● **WRITTEN REQUEST**
Please rewrite the rows from the line with "How distant is" through the end of the rows as a Markdown table with the columns No. and Line, numbering each line and leaving out blank lines.

● **STORED RECORDS**

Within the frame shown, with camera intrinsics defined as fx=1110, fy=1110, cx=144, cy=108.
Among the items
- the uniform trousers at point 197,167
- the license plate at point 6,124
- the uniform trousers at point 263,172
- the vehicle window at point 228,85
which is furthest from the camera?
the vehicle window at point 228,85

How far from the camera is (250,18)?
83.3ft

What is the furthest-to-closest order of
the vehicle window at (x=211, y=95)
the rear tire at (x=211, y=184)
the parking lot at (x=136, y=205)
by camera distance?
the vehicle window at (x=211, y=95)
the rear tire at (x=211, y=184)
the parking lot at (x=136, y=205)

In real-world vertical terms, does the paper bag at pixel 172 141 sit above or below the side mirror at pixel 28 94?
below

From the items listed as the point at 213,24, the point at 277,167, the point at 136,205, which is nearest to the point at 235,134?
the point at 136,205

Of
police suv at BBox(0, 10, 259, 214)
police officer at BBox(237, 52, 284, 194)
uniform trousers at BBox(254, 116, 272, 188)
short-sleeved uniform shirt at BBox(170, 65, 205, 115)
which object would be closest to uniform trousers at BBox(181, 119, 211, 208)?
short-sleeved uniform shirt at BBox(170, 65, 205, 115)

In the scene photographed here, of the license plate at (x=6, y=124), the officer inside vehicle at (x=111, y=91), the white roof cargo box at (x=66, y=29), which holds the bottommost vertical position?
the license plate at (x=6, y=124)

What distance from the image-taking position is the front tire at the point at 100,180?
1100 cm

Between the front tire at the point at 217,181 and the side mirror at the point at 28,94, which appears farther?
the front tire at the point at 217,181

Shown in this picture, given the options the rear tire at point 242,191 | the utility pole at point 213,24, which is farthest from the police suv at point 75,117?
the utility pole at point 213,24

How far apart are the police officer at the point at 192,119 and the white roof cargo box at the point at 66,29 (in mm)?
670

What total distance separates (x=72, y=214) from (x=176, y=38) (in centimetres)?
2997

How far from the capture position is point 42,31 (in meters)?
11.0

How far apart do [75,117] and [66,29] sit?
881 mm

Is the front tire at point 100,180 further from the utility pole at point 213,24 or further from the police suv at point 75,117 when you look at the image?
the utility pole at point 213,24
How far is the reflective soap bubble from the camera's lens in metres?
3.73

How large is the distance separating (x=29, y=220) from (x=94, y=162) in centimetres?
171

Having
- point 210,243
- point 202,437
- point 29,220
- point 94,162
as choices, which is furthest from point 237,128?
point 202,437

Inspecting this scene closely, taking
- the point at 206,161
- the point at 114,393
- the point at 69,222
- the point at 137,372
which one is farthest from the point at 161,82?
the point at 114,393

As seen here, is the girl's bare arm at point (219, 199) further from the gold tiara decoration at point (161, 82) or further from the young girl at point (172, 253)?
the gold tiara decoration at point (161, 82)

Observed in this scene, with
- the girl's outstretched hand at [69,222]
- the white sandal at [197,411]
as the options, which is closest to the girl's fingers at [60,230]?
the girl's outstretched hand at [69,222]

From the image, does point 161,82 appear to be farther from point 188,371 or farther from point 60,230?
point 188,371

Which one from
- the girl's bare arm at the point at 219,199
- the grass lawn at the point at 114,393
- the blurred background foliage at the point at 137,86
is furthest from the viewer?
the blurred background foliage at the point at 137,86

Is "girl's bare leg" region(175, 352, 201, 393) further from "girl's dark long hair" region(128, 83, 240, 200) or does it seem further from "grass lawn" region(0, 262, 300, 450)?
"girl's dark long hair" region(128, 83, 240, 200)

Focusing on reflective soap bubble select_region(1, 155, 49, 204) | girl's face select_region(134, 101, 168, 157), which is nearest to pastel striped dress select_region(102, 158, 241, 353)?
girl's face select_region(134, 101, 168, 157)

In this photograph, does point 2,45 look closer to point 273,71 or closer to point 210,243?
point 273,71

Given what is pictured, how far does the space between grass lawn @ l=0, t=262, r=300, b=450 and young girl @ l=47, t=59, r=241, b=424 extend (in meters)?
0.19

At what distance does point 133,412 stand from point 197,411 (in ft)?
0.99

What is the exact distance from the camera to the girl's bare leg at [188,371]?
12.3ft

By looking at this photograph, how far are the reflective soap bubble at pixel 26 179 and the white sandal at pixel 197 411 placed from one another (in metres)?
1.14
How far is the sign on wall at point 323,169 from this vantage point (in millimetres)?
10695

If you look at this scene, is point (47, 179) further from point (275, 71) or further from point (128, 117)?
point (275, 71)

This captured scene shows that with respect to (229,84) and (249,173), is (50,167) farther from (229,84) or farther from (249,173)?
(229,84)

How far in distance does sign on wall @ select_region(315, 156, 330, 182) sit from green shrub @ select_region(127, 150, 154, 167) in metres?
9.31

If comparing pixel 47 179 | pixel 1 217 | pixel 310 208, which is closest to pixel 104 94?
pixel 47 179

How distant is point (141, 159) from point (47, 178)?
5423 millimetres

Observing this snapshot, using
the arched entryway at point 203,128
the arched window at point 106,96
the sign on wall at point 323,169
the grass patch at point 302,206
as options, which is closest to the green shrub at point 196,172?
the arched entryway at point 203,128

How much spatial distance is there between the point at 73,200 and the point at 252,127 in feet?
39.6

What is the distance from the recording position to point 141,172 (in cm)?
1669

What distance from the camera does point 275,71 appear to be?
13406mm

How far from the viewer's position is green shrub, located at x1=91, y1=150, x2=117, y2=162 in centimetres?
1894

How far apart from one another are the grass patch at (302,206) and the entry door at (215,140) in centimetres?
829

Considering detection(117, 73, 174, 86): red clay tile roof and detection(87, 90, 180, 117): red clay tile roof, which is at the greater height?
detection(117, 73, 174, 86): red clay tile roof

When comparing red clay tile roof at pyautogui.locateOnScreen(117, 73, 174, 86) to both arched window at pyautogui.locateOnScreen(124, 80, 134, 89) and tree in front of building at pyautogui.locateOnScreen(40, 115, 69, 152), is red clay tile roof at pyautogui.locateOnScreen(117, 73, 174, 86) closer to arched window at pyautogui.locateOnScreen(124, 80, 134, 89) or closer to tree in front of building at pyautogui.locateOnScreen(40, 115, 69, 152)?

● **THE ANSWER**
| No. | Line |
|---|---|
| 1 | How distant is point (141, 159) from point (47, 178)? |
| 2 | 5423 millimetres |
| 3 | Observing this snapshot, using |
| 4 | the arched entryway at point 203,128 |
| 5 | the arched window at point 106,96 |
| 6 | the sign on wall at point 323,169 |
| 7 | the grass patch at point 302,206 |
| 8 | as options, which is closest to the green shrub at point 196,172? |
| 9 | the arched entryway at point 203,128 |
| 10 | How much spatial distance is there between the point at 73,200 and the point at 252,127 in feet? |
| 11 | 39.6 |
| 12 | What is the distance from the recording position to point 141,172 (in cm)? |
| 13 | 1669 |
| 14 | What distance from the camera does point 275,71 appear to be? |
| 15 | 13406mm |
| 16 | How far from the viewer's position is green shrub, located at x1=91, y1=150, x2=117, y2=162 in centimetres? |
| 17 | 1894 |
| 18 | How far apart from one another are the grass patch at (302,206) and the entry door at (215,140) in centimetres? |
| 19 | 829 |
| 20 | Considering detection(117, 73, 174, 86): red clay tile roof and detection(87, 90, 180, 117): red clay tile roof, which is at the greater height? |
| 21 | detection(117, 73, 174, 86): red clay tile roof |
| 22 | When comparing red clay tile roof at pyautogui.locateOnScreen(117, 73, 174, 86) to both arched window at pyautogui.locateOnScreen(124, 80, 134, 89) and tree in front of building at pyautogui.locateOnScreen(40, 115, 69, 152), is red clay tile roof at pyautogui.locateOnScreen(117, 73, 174, 86) closer to arched window at pyautogui.locateOnScreen(124, 80, 134, 89) or closer to tree in front of building at pyautogui.locateOnScreen(40, 115, 69, 152)? |